Just received my Spirit Halloween email announcing Nov. 1 everything in the store will be 50% off. In store only.


----------



## SheerTerrorHaunt (Jul 22, 2011)

Thank you SO MUCH for the heads up!


----------



## HallowSusieBoo (Aug 11, 2009)

*ME TOO! Just got the same e-mail!! Wooo Hooo!!! *


----------



## Xane (Oct 13, 2010)

If anyone from Spirit is reading this, please encourage stores to stay open until 9PM, or at least 8PM. Last year, they were only open the day after Halloween until 8PM and I got there 15 minutes before closing and only had time to choose 1 thing (48" blacklight). The rest of the week, they closed at 5PM. A lot of us *still* work 9-5 jobs!


----------



## HalloweenHouseParty (Sep 14, 2010)

I don't know how others feel, but I'll only buy items from Spirit AFTER Halloween is over. There's really no point in paying a 400% markup before Halloween. The only catch is that sometimes the desirable stuff is sold out. This year was decent. As usual, I did my research and planning early and today, loaded up on everything for next year. Now it's just a matter of where to store everything for the next 300+ days. 

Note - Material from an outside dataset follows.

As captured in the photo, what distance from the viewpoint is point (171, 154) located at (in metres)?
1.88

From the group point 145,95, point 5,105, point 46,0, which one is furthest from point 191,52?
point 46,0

Did anyone score big after Halloween?

What was a good deal for you?


----------



## Ghost of Spookie (Sep 28, 2008)

I just came back from Spirit this afternoon and my store said the store would be closing for the season tonight. I thought she said 6pm but not positive. Fortunately for me I'm home today so was able to run over there. My location still had a decent smattering of large props left. Think I got there around 1:30pm. I feel for those that are at work today and couldn't get there during the day.

In my area we also have a store called Halloween Bootique and they close today at 6pm for the season.

I know that Halloween City is suppose to be open until 8pm tonight and they are staying open another day as well. I posted the info from my email from them under a separate thread here.


----------



## Xane (Oct 13, 2010)

Thankfully they closed at 9 yesterday so I had time to look around. Unfortunately I decided not to buy the bubble fogger because as fast as the last one I had broke (lasted *one* party and then quit on me) even $35 was a lot for a "one time use" prop. Target had them for $30... and told me they couldn't sell it because it had been "tagged as unsaleable". Since Spirit closes at 5PM today, I can't go back and get it. My fault, yes, but this "closing early" thing still annoys me. It would make much more sense to be open 12PM-8PM than 10AM-5PM. At least the first schedule people could go on their lunch hours *or* after work. I would have gone back in to buy it today since I didn't find a whole lot in all the other stores I went to. Oh well.


----------



## ARC1921 (Oct 22, 2007)

Yea!!!!! Finally got the reaper of souls prop at spirit for $75.00 and the bone collector for only $35.00. Both needed some repair but fixable....thanks spirit!!!!!!!!!!!!!!


----------